Introduction to geopandas & cartopy#
Note
If you have not yet set up Python on your computer, you can execute this tutorial in your browser via Google Colab. Click on the rocket in the top right corner and launch “Colab”. If that doesn’t work download the .ipynb file and import it in Google Colab.
Then install the following packages by executing the following command in a Jupyter cell at the top of the notebook.

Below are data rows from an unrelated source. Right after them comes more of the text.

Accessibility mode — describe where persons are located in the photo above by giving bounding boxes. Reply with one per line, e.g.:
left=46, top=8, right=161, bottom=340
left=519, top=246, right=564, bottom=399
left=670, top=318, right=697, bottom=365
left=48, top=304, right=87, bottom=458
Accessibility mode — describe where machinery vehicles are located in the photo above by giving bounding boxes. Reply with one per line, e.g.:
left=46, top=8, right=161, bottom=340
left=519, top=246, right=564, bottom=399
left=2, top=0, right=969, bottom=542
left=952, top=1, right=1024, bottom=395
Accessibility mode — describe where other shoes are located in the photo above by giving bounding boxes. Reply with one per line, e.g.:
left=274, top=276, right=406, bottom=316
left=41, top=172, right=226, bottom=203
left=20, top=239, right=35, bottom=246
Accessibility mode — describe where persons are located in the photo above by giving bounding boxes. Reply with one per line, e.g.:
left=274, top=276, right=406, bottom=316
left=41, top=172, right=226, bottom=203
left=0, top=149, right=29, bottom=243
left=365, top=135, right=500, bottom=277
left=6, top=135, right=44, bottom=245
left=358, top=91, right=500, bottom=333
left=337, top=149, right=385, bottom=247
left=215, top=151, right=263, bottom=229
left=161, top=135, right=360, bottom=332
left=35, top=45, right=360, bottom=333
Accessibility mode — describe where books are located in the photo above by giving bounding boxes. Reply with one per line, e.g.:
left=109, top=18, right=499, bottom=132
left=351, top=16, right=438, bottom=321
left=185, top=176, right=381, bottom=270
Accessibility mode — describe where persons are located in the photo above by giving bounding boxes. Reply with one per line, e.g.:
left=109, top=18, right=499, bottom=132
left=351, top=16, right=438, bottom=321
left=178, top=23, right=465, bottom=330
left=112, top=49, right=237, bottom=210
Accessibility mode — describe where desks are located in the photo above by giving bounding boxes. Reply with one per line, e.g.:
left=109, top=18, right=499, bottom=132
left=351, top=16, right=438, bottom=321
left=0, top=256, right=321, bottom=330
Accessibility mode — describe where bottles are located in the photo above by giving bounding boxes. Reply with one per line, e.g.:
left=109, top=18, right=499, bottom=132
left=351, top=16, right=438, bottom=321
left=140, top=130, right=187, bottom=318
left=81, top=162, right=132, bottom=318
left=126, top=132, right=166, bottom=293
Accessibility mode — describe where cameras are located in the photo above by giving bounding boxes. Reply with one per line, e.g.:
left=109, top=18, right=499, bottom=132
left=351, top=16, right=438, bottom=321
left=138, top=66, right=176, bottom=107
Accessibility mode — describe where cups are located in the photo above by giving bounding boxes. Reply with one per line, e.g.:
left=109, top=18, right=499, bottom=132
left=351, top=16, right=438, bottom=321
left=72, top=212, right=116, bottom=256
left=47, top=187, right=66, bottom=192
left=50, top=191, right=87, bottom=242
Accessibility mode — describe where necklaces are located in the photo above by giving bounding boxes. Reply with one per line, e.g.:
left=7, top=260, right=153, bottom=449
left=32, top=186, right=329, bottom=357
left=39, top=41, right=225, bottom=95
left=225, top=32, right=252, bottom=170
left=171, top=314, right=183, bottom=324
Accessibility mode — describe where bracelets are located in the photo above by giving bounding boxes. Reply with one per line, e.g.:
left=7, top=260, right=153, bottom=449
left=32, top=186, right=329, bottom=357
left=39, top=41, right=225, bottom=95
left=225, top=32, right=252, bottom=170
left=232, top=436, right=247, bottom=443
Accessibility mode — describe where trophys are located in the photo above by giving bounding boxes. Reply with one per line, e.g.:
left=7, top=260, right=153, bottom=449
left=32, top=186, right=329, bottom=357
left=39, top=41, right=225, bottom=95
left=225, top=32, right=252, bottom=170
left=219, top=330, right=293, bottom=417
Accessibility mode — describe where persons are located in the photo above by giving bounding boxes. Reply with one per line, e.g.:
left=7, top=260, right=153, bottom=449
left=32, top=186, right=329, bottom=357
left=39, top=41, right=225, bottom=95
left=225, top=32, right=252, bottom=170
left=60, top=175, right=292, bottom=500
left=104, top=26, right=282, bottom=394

!pip install pandas geopandas matplotlib cartopy mapclassify
Why not pandas?#
Let’s reload again our example dataset of conventional power plants in Europe as a pd.DataFrame.
import pandas as pd
import matplotlib.pyplot as plt
fn = "https://raw.githubusercontent.com/PyPSA/powerplantmatching/master/powerplants.csv"
ppl = pd.read_csv(fn, index_col=0)
This dataset includes coordinates (latitude and longitude), which allows us to plot the location and capacity of all power plants in a scatter plot:
ppl.plot.scatter("lon", "lat", s=ppl.Capacity / 1e3)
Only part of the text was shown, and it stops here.